Elle fait notamment valoir que :

la société LOUPIDOR omet dans son analyse sur l’incompétence du juge de LYON de faire primer le contrat du 1er décembre 2010 qui ne prévoit aucune clause attributive de compétence. Le prétendu contrat dont elle se prévaut n’est pas applicable à la cause. La Cour doit l’écarter ;

le contrat pourra être résilié sans indemnité par les parties après un délai de préavis de 6 mois signifié par lettre recommandée avec accusé de réception ;

les redevances sont dues en application du contrat et alors qu’elle utilise encore la marque, le concept et l’enseigne ;

la contestation sur un conflit entre deux autres sociétés est incompréhensible ;

elle a continué en 2022 ses utilisations illicites de la marque, du concept et de l’enseigne ainsi que le prouve le constat du 7 juin 2022 ;

la redevance est due pour l’année. Il n’y a pas lieu à un prorata temporis ;

les dommages et intérêts se justifient à hauteur du silence de la société LOUPIDOR aux relances multiples, à son absence à l’audience de référé alors que l’assignation a été délivrée à sa personne ce qui montre sa mauvaise foi et de sa résistance abusive ;

la société LOUPIDOR ne verse aucune pièce pour étayer ses allégations mensongères suivant lesquelles ce serait la société SUPAREX qui l’aurait ralentie dans son changement de la marque, du concept et de l’enseigne ;

au moment de la cession de titres de JULIE K, ce n’était plus [Y] [J] qui présidait JULIE K mais [N] [G] qui lui a succédé le 17 janvier 2018.

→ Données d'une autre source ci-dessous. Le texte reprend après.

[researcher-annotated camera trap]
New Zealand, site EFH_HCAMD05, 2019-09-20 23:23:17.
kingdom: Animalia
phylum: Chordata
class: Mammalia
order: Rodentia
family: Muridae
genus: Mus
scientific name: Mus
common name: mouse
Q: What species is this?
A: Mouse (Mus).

Pour l’exposé des moyens développés par les parties, il sera fait référence conformément à l’article 455 du code de procédure civile à leurs écritures déposées et débattues à l’audience du 22 juin 2022 à 9 heures.

Par conclusions notifiées le 22 juin 2022 à 8 heures 84, la société SUPAREX demande à la Cour de rejeter les dernières conclusions adverses notifiées le 21 juin 2022 à 17 heures comportant de nouvelles pièces 16 à 22 faute pour elle de pouvoir y répondre en temps utiles, la clôture devant intervenir le 22 juin 2022 à 9 heures et ce en application des articles 15,16,135 et 802 du code de procédure civile.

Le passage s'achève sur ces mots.